- DOCUMENT SECTION:
Binary search + histogram to find max square removing all numbers <= x (binary search for the answer)
Ah! Leetcode largest histogram. My leetcoding has gotten rusty these days,
or CSES. It's an interesting well known idea everyone should know.
Binary search with 2D prefix sums. I’m pretty sure that this exact problem appeared before multiple times.
I did binary search on the answer L. For a certain $$$l$$$, we can decompose the checker function into checking a grid of numbers $$$a_{i, j}$$$ — $$$l$$$ for the largest square of positive numbers, which can be done in O(NM) time using a stack.
why is n*1.5 solution for C giving TLE
Don't use unordered_map
Even map is giving TLE. I think we have to use array instead
If you use map then the time complexity would be O((n^1.5)*log(n)). As the time limit was strict, this was too giving tle. Use a global array instead to remove that log factor.
is D a graph problem? How to solve** D**
D is a binary search problem
By using monotonous queue and binary search.
monotonous queue will help you to find the minimum value of all possible sub-matrices.
Binary search for l and dp for each l.
When doing dp, let dp[i][j]={r[i][j],c[i][j]}, where {r,c} is the max size of good rectangulars which rightbottom corner is {i,j}. if a[i][j]<l, r=c=0, or we can calculate r,c by value of dp[i-1][j], dp[i][j-1] and dp[i-1][j-1].
How to solve E? Any hint please?

- GOALS:
1 – Answer these from the forum thread:
(a) Which container does one reply say not to use for problem C?
(b) What kind of problem does one reply say D is?
(c) According to the thread, what does a monotonous queue help you find?
2 – Repeat the part of the forum thread between "is D a graph" and "dp[i][j-1] and dp[i-1][j-1].", inclusive, word for word.
The data that comes next is separate material from the forum thread.

Rows of spatial question data:
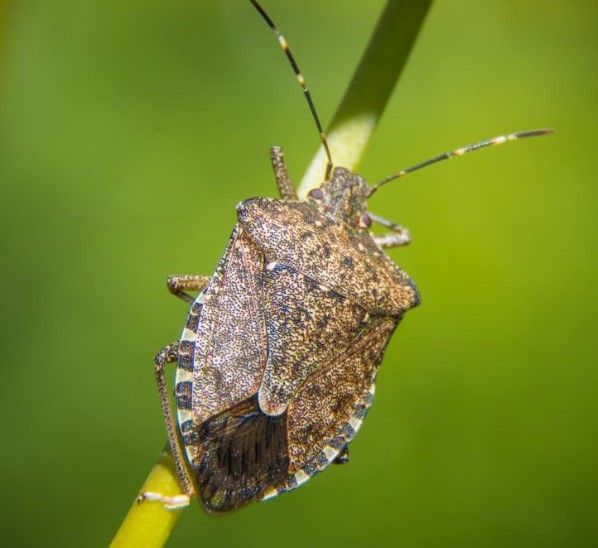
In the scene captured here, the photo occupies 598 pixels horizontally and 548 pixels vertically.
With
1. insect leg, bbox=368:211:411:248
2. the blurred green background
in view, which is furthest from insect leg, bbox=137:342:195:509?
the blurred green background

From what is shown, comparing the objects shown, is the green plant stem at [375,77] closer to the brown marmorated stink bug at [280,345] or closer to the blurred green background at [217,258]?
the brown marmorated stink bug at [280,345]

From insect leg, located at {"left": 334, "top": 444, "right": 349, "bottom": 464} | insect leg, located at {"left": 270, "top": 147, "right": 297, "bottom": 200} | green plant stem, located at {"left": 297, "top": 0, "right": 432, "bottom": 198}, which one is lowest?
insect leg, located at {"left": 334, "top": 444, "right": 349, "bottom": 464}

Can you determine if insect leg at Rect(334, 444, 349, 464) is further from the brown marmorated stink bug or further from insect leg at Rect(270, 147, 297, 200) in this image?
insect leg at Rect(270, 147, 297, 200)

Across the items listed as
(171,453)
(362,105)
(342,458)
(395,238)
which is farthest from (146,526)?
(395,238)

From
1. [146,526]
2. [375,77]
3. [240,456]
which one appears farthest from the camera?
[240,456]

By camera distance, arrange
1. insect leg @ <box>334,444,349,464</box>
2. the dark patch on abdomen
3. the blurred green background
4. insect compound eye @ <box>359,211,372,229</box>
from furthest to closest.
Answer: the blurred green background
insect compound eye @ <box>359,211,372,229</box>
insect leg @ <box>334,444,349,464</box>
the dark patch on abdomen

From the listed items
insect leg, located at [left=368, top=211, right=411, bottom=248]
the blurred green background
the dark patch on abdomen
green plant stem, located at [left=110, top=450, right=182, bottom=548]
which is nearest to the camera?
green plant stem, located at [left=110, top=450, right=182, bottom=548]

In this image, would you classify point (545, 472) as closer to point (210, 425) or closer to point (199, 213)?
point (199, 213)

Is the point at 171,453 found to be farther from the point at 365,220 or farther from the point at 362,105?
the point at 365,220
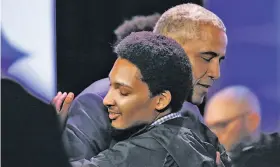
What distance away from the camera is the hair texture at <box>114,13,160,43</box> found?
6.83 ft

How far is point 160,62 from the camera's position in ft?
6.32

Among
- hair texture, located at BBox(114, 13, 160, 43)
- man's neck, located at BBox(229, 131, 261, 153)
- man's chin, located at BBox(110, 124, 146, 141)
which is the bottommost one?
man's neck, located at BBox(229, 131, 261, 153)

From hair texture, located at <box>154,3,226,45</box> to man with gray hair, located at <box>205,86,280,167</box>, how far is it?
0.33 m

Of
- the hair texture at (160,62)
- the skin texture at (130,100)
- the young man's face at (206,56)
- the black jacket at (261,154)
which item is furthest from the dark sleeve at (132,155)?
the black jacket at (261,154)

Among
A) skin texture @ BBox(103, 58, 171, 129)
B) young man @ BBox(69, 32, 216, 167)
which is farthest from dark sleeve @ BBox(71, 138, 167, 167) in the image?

* * *

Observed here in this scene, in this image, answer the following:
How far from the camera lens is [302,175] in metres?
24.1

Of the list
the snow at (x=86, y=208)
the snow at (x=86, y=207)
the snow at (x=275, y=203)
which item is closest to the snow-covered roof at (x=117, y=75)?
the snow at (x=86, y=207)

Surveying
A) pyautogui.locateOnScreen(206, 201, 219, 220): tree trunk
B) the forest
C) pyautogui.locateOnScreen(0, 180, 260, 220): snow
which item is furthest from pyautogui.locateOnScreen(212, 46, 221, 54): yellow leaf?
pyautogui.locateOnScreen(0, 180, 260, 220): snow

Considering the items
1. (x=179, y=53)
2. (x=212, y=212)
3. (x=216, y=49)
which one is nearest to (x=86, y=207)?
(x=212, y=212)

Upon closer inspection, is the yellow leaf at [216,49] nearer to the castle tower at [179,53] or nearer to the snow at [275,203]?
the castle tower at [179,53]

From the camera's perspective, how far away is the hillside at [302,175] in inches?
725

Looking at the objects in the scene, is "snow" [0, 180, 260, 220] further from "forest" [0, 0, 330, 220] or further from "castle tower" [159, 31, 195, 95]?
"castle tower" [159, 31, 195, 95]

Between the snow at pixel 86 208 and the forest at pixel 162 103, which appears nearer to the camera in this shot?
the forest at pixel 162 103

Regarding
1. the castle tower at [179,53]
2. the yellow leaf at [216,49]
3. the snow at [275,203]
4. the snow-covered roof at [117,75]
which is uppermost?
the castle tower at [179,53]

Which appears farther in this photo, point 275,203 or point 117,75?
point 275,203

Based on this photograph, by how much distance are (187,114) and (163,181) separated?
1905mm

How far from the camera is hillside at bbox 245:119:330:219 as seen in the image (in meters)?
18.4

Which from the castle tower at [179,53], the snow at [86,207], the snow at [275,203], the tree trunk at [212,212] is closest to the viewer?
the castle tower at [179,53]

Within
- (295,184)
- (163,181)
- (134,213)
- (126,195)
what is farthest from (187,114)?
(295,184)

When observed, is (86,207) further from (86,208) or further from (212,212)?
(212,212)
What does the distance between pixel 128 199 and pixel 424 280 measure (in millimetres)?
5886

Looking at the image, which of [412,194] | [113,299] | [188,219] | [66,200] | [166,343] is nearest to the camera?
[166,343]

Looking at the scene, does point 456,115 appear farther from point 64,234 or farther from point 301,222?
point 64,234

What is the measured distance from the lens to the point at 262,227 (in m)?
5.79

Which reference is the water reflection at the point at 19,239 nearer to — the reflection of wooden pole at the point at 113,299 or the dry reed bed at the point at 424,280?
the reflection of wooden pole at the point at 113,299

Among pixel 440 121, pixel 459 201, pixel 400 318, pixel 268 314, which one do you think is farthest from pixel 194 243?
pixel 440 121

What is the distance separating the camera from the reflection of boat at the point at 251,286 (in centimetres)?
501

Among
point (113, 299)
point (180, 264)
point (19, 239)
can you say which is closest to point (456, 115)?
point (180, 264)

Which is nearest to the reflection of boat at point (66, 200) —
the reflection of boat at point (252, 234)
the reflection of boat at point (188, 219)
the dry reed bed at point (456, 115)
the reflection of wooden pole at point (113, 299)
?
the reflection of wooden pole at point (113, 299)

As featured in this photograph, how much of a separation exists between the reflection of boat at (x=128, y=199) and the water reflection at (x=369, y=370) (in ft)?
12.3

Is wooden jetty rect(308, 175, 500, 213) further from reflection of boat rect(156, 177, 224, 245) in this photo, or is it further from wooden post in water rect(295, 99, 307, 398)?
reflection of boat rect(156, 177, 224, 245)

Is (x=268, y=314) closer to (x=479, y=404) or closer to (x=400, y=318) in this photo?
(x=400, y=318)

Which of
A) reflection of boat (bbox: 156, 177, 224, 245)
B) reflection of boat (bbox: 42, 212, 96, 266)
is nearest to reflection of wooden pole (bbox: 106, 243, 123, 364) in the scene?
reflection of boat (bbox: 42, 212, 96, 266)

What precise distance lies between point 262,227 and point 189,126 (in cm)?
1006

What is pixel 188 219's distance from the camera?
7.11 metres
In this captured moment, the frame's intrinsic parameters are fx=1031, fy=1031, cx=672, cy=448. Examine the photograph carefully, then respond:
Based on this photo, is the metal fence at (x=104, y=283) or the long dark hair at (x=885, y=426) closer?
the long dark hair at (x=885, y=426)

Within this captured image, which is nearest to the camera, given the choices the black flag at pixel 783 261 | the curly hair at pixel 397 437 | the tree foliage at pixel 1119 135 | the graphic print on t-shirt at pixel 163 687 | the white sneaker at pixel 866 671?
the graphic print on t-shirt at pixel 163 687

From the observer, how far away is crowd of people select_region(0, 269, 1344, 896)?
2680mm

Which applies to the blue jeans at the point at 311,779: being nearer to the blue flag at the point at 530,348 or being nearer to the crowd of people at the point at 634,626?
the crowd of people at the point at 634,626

--

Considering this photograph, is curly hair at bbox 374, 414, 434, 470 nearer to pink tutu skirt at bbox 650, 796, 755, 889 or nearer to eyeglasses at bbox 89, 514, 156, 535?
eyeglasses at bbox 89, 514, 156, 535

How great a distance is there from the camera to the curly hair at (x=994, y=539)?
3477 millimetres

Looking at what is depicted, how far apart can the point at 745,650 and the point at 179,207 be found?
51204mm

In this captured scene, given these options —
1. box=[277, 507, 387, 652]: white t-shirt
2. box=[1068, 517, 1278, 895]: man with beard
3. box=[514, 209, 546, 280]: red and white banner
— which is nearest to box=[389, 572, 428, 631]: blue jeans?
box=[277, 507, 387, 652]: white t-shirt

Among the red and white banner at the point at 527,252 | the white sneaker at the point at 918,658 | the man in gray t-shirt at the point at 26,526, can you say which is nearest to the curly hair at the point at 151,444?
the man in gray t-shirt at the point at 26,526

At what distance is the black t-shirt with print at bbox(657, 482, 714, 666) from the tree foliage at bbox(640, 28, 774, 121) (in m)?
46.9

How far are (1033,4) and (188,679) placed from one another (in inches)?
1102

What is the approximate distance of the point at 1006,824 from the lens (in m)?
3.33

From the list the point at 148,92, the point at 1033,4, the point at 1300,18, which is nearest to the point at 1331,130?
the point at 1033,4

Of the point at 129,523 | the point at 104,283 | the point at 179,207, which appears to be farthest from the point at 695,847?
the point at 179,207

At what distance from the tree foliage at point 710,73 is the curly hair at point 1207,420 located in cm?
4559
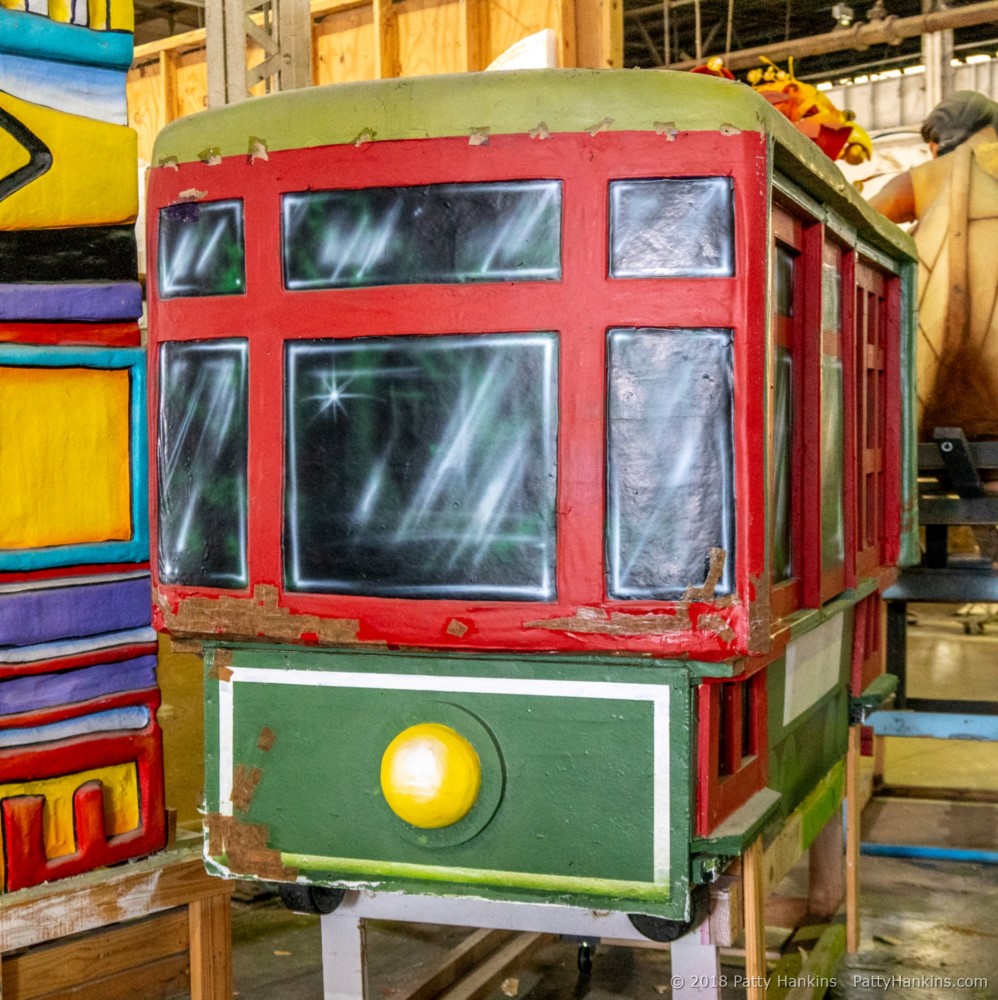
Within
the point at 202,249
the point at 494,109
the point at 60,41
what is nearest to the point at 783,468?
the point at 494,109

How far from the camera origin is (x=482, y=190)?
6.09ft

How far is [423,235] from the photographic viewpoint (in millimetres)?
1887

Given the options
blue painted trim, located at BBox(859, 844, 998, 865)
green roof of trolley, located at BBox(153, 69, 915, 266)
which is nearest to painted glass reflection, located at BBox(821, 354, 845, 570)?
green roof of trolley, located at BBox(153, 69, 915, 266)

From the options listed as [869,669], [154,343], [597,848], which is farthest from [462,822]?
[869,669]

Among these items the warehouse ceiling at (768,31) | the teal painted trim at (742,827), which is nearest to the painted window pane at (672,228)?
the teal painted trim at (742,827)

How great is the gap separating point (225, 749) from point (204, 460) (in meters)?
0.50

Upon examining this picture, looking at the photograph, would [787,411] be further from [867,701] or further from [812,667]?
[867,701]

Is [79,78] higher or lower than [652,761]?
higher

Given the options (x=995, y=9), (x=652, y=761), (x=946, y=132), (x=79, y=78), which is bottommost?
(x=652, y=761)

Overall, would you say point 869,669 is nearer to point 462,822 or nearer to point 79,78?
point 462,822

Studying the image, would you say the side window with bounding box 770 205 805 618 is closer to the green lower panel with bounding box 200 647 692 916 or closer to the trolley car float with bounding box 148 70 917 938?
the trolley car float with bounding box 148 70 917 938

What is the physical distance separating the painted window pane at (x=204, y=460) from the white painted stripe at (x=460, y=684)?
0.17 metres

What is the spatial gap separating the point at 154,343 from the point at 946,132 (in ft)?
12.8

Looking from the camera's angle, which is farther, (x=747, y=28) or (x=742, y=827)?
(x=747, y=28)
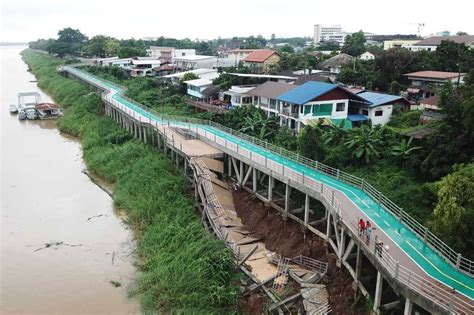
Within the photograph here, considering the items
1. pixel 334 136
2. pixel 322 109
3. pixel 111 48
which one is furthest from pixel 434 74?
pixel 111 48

- ANSWERS FOR THE EXERCISE:
1 –
(a) unordered_map
(b) A binary search problem
(c) The minimum value of all possible sub-matrices

2 –
is D a graph problem? How to solve** D**
D is a binary search problem
By using monotonous queue and binary search.
monotonous queue will help you to find the minimum value of all possible sub-matrices.
Binary search for l and dp for each l.
When doing dp, let dp[i][j]={r[i][j],c[i][j]}, where {r,c} is the max size of good rectangulars which rightbottom corner is {i,j}. if a[i][j]<l, r=c=0, or we can calculate r,c by value of dp[i-1][j], dp[i][j-1] and dp[i-1][j-1].